17 Workflows

Often the best way to start a data analysis project is to decide what you’re workflow should be, breaking your project into distinct stages that are relevant for your particular project.

For instance, if you know that the data you’re going to be working on is likely to be littered with mistakes and errors, then you should preemptively allocate a decent amount of your time to the “importing” and “cleaning” steps of your workflow. Similarly, if your end goal is to produce a predictive model at the end, then work in a feedback loop where you inspect and evaluate your model before improving it in the next iteration.

The tidyverse packages we discussed previously are designed to make data science easier, and the workflows we’ll look at fit into this philosophy quite nicely. Each stage of these workflows is usually handled by a different package but with a common syntax and data structure underpinning them all.

17.1 Basic Workflow

For now, let’s look at a basic workflow and some likely additions or changes you might make depending on your goals.

For these basic workflows, we’re only going to look at a subset of all of the stages of analysis that you might identify. They are going to be:

  • Importing
  • Cleaning
  • Tidying
  • Collating
  • Summarising
  • Plotting
  • Modelling
  • Evaluation

17.1.1 Example 1: Reporting

In this example, imagine someone has come to you and they want a bit more insight into the data they have. It’s currently in a messy spreadsheet, and they want you to load it into R and produce some nice looking graphics to help them understand trends and correlations in their data. They’re not bothered about any modelling for now, they just want some pretty graphs.

If we mapped out an appropriate workflow for this project, it might look something like this:

We import the data and clean it and tidy it (more on that later), then we summarise it and create our plots. We can then use feedback from our colleague to change how we’re summarising or how we’re plotting the data to improve our plots until we’re happy.

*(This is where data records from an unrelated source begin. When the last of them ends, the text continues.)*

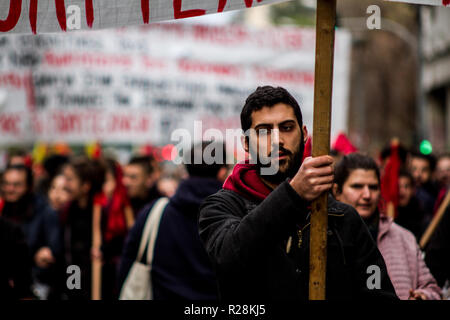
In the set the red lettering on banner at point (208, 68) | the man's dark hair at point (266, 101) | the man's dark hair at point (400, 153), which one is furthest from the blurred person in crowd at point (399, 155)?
the man's dark hair at point (266, 101)

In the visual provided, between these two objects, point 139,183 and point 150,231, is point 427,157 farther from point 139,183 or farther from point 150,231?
point 150,231

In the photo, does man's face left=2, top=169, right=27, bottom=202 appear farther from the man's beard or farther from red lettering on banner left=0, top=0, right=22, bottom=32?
the man's beard

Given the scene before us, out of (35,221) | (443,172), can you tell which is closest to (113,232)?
(35,221)

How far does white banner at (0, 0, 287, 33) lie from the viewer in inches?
93.0

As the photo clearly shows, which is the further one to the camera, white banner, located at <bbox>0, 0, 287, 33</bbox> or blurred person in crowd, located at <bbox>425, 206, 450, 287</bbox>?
blurred person in crowd, located at <bbox>425, 206, 450, 287</bbox>

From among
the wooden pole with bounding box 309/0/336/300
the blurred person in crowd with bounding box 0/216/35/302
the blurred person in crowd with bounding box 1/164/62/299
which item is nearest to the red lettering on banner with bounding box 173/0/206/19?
the wooden pole with bounding box 309/0/336/300

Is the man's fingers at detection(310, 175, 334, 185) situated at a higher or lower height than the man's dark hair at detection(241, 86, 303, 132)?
lower

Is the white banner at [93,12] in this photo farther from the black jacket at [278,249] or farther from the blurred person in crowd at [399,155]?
the blurred person in crowd at [399,155]

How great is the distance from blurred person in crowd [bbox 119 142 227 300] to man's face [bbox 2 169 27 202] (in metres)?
2.55

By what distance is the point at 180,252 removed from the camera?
4.29 m

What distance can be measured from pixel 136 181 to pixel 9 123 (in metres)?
2.35

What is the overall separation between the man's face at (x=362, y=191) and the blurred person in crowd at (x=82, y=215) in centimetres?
266

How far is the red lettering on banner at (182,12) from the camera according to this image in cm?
237

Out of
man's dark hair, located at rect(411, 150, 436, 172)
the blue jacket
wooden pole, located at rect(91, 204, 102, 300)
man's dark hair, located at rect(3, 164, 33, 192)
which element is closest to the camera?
the blue jacket
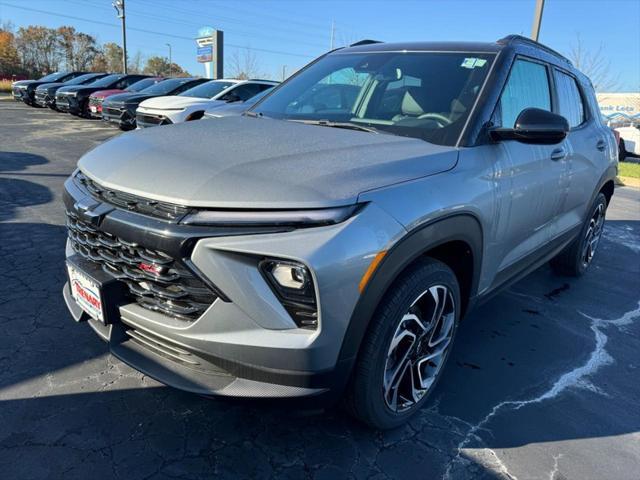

17.1.2 Example 2: Modelling

For this example, imagine a colleague has come to you about a modelling project. They have a number of relatively clean datasets that they want to combine and use to produce a predictive model. They’re not too worried about plots or graphics, they’re more interested in the model itself. If we mapped out a workflow for this project, it might look a bit more like this:

As you can see, we still end with the loop of modelling and then evaluating our model and using the output to update the model, but the steps we take to get there are a bit different.

17.2 Separating Stages

Now we’ve segmented our project into separate stages, this makes organising our code a little bit easier. We want to separate different and distinct actions into separate code chunks - this makes understanding, debugging and testing the code a lot easier, because we can test each bit separately.

17.2.1 Functions

Functions can provide two useful features in a data analysis project:

  1. They allow you to reuse code
  2. They can help you tell a story

By this, I mean that by appropriately segmenting your code into separate functions and naming those functions appropriately, you can communicate what’s going on to your audience more clearly. For example, say you want to load and clean your data, you could write some functions and use them like this:

my_fun_1() %>% my_fun_2() %>% my_fun_3() %>% ...

Or like this:

load_data() %>% clean_dates() %>% clean_factors() %>% ...

We’re doing the same thing each time, but by appropriately naming our functions like in the latter example, we can clearly communicate what’s happening at each step.

If you have a more complicated workflow with more cleaning steps, you can utilise the concept of abstraction to keep your code clean:

clean_data <- function(data) {
  data %>% clean_dates() %>% clean_factors() %>% remove_nas()
}

load_data() %>% clean_data()

Here we’ve rolled up the three stages of our cleaning stage into a single function (clean_data()). When someone now reads our code, they know exactly what our function is doing - and if they then look at the source, then can clearly see that our clean_data() function is made up of three sub-stages.

17.2.2 Files

Once you’ve separated your stages into distinct functions, saving those functions in separate scripts can help keep things clean. For example, if you have a clean_data() function that calls 5 or 6 functions, then place all of those functions in the same script and call it clean.R. Bonus points if you put the functions in the order they are called in the clean_data() function. Then, if someone wants to know anything about how you cleaned your data, they’re not going to struggle to find the code.

17.3 Summary

Hopefully this section has given you an idea of what a typical project workflow could look like. The benefit of splitting your project into these distinct steps is that it can often help you compartmentalise your functions and scripts into distinct stages. We’ll look later at structuring your project like an R package, and so splitting your analysis into separate stages can help you construct your project in a portable and replicable way.